- _GIVEN PROBLEM_
Reproduce without any change the stretch of records from the line containing "If you look" through the line containing "By looking at", with both of those lines included.

- _GIVEN DATA_
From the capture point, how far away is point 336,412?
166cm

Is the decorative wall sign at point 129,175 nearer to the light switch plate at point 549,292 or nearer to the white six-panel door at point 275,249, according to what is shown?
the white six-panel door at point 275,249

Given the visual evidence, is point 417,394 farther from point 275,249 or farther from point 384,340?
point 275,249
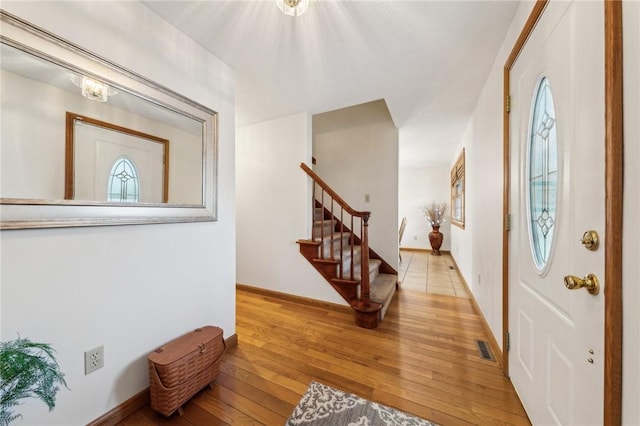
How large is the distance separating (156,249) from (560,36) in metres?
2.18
==
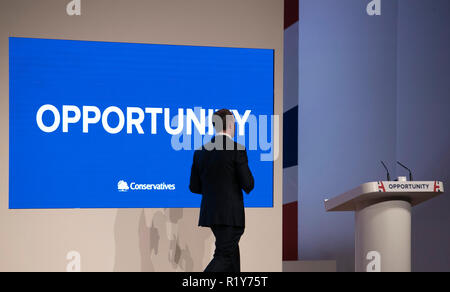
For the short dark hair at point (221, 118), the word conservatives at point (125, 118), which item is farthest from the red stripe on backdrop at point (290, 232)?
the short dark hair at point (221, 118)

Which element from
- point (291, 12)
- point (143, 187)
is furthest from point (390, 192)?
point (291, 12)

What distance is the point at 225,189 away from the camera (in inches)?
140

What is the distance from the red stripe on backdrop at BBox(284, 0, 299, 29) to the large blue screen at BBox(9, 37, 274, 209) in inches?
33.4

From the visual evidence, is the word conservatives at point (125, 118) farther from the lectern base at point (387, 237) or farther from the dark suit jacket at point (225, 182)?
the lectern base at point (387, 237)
...
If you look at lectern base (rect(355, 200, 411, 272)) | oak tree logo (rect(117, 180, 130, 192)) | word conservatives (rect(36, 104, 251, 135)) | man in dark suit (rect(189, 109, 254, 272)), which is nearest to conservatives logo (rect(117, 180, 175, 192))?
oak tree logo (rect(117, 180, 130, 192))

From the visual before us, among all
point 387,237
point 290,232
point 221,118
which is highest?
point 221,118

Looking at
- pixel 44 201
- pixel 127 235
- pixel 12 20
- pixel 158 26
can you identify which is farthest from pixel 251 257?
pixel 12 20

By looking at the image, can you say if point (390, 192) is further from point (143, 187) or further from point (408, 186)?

- _IN RESPONSE_
If you look at lectern base (rect(355, 200, 411, 272)) | oak tree logo (rect(117, 180, 130, 192)) | word conservatives (rect(36, 104, 251, 135)) | man in dark suit (rect(189, 109, 254, 272)), which is nearest to conservatives logo (rect(117, 180, 175, 192))?
oak tree logo (rect(117, 180, 130, 192))

From the visual before us, among all
point 387,237
point 290,232
point 221,118
which is highest?
point 221,118

Looking at
- pixel 44 201
- pixel 127 235
- pixel 12 20
- pixel 158 26
can you identify which is farthest from pixel 251 257?
pixel 12 20

By looking at the image, can you say if point (390, 192) is further from point (143, 187) or further from point (408, 186)?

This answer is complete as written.